Bienheureuse Ida (+ 1250)
Originaire de la région de Liège, elle y fut d'abord bénédictine au monastère de Saint-Léonard, puis, première abbesse du monastère cistercien d'Argensolles dans le diocèse de Soissons.



Saint Irénée (+ 304)
Evêque et martyr à Sirmium, l'actuelle Hongrie. Il fut décapité pour sa foi au Christ. Les « acta » de sa mort sont authentiques et très touchants.



Sainte Kennocha (+ 1007)
ou Kyle. Religieuse écossaise, elle était très honorée dans la région de Glasgow.
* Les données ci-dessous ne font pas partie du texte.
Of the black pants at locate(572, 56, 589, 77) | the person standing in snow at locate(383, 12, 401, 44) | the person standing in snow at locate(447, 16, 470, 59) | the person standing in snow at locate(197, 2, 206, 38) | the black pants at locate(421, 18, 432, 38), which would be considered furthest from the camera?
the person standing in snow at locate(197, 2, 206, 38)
On commence à l'oublier, d'autant que sa vie ne présente que peu d'originalités : elle vécut intégralement le don qu'elle avait fait d'elle-même en entrant dans son monastère.

Autre biographie:
Fille unique d’une riche famille écossaise, elle renonce aux biens matériels pour devenir religieuse au couvent de Fife (+ 1007) Elle est particulièrement vénérée dans la région de Glasgow où elle a la réputation d’accomplir des miracles.



Le Centurion (1er s.)
Il reconnut la divinité du Christ au moment de sa mort sur la croix et, pour cette raison, il aurait été condamné à trouver la mort dans un obscur cachot.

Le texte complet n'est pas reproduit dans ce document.